Marynarka Wojenna Stanów Zjednoczonych zwodowała w sobotę w San Diego statek USNS Harvey Milk. To drugi z 20 budowanych okrętów pomocniczych pozwalających na dotankowanie statków wojskowych podczas służby na morzu. To również jeden z sześciu nowych statków noszących imiona znanych w USA działaczy na rzecz praw obywatelskich.
Harvey Milk był liderem ruchu na rzecz praw gejów i lesbijek w USA, a wcześniej sam służył w Marynarce Wojennej, m.in. jako nurek. Brał udział w wojnie koreańskiej na pokładzie łodzi podwodnej USS Kittiwake. Przez kilka lat służby zdobył stopnień porucznika, jednak jego wojskowa kariera została przedwcześnie zakończona. Został zmuszony do odejścia ze względu na swoją orientację seksualną, którą wcześniej długo ukrywał.
Więcej podobnych informacji na stronie głównej Gazeta.pl
W latach 70. Milk zaangażował się w politykę, a w 1977 roku został wybrany do Rady Miasta San Francisco.
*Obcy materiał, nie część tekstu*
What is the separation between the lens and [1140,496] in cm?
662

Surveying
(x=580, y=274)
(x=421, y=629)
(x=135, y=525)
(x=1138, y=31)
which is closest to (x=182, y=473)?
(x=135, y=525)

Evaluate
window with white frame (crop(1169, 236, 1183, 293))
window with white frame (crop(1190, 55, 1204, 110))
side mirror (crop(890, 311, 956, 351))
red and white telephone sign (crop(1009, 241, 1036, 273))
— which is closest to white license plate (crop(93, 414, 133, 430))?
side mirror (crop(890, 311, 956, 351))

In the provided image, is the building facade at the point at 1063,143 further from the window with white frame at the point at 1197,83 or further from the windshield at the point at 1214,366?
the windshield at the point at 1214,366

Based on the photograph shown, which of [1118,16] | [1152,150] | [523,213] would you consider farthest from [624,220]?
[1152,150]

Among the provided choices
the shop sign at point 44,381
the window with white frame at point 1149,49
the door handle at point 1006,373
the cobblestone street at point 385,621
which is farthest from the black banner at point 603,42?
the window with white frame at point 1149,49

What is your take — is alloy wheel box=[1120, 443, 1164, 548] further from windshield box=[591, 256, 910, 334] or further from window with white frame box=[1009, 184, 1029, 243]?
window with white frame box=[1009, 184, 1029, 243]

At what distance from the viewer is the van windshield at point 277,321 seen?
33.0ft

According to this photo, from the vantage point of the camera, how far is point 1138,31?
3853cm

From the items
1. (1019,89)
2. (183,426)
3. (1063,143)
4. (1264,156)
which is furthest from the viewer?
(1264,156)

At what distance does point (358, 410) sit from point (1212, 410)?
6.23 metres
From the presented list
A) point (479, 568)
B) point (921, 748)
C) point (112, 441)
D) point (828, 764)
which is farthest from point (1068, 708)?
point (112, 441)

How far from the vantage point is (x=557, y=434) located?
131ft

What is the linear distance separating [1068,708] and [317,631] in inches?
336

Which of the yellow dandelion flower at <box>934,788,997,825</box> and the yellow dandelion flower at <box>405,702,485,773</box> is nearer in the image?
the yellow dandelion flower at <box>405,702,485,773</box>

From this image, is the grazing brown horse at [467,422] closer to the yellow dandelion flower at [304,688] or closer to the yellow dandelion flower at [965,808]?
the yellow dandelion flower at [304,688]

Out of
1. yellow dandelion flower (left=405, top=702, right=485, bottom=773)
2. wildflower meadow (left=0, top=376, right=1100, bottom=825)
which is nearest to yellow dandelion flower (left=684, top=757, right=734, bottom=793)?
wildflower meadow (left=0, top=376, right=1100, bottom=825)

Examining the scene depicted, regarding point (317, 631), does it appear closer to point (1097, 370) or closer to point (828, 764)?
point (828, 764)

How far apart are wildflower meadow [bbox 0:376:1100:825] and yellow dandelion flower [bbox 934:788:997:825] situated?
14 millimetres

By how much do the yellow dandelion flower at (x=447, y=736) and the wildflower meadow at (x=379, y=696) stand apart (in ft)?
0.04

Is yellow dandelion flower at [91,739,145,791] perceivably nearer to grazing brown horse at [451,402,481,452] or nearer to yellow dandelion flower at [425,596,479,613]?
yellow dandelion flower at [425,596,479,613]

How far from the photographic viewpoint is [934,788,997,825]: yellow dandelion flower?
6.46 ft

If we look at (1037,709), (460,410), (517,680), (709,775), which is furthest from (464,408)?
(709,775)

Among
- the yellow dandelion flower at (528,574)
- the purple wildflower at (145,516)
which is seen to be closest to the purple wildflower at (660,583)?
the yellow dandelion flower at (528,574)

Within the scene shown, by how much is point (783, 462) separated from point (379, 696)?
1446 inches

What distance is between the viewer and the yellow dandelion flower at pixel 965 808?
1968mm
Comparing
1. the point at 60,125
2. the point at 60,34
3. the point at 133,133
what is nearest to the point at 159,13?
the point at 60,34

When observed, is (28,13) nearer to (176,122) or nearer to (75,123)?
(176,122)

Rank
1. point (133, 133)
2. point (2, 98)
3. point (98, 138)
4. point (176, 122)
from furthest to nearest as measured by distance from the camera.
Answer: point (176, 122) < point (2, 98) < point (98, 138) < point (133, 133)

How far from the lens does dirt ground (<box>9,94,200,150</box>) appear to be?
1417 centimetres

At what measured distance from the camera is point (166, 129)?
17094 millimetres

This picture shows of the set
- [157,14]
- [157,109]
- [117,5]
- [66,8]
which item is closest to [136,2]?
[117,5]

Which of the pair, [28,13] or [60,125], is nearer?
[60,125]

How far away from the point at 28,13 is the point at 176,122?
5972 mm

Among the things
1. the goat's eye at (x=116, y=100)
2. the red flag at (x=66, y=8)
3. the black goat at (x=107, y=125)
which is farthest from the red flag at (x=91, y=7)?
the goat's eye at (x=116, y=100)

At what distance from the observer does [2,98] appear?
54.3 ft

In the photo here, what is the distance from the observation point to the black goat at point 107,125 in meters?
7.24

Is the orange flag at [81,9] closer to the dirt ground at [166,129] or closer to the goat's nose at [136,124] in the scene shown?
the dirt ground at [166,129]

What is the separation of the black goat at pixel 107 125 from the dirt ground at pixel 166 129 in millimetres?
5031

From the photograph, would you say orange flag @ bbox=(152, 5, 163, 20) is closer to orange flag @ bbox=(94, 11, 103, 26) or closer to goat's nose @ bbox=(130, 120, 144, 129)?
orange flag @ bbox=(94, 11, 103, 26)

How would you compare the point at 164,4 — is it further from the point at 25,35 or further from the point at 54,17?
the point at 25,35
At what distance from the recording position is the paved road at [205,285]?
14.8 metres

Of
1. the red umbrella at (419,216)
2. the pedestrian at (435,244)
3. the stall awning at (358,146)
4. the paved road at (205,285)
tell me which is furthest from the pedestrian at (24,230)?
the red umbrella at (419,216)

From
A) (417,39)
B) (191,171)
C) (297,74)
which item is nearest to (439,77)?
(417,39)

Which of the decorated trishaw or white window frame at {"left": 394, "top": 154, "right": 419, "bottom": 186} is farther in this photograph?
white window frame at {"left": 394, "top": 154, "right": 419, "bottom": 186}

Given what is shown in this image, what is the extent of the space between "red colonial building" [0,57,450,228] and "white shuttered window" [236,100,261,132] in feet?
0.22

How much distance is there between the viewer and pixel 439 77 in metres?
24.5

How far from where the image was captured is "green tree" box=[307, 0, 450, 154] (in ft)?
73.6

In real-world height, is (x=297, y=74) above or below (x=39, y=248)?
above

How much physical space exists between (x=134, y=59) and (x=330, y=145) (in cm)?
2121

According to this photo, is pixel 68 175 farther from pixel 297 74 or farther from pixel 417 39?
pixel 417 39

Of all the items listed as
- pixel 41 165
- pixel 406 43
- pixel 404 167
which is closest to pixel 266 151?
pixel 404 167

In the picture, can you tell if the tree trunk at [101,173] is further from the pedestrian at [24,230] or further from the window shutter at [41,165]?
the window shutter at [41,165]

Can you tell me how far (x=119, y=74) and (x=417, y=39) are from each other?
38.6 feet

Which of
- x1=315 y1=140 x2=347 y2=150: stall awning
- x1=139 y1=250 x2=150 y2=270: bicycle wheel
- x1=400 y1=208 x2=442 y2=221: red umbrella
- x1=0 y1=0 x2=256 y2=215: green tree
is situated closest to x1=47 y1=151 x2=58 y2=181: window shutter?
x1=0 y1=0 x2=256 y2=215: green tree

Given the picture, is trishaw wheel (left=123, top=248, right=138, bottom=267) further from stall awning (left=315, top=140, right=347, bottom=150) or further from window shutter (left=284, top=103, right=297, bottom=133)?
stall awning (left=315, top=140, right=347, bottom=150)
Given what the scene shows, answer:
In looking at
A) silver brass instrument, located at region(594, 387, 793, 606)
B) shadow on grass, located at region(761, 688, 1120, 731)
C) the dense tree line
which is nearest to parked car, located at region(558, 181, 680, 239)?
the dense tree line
Urząd sprawował przez 11 miesięcy, podczas których uchwalono m.in. przepisy zakazujące dyskryminacji z powodu orientacji seksualnej. Został zastrzelony w 1978 roku przez Dana White'a, innego radnego San Francisco.
Ceremonię wodowania statku nazwanego imieniem Harvey'ego Milka obserwował siostrzeniec działacza Stuart Milk oraz sekretarz Marynarki Wojennej USA Carlos Del Toro. Jak stwierdził Del Toro cytowany przez agencję AP, nazwy statków są niezwykle istotne, bo wyrażają wartości, jakie ceni marynarka oraz amerykański naród i "przekazują je w każdym porcie na całym świecie".